# WHAT YOU NEED TO DO
Count the lines in the entries below that contain the word "distance" and give only that number.

# RECORDS SHOWN
## BEGIN

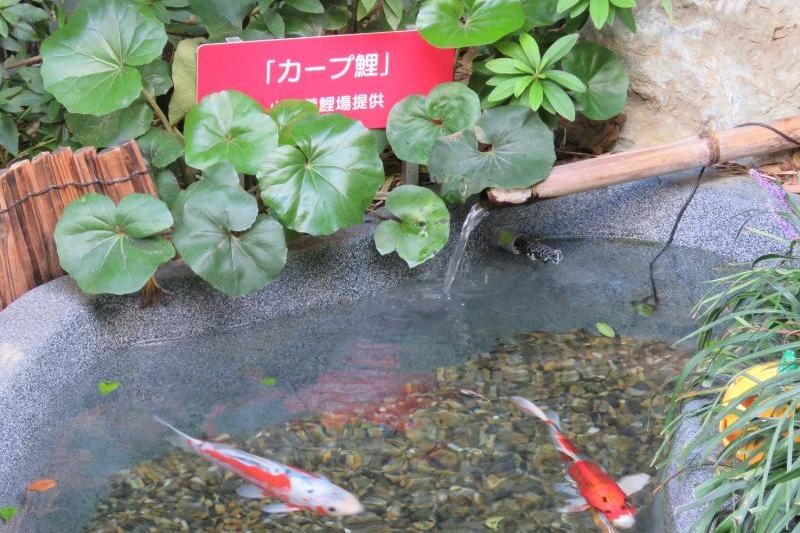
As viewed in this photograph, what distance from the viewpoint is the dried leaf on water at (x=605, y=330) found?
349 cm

## END
## BEGIN

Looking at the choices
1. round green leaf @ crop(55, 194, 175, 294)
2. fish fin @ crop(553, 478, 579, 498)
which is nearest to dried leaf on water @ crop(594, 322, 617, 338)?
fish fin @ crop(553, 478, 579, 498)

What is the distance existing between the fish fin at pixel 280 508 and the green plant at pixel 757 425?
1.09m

## END

# SOLVED EXERCISE
2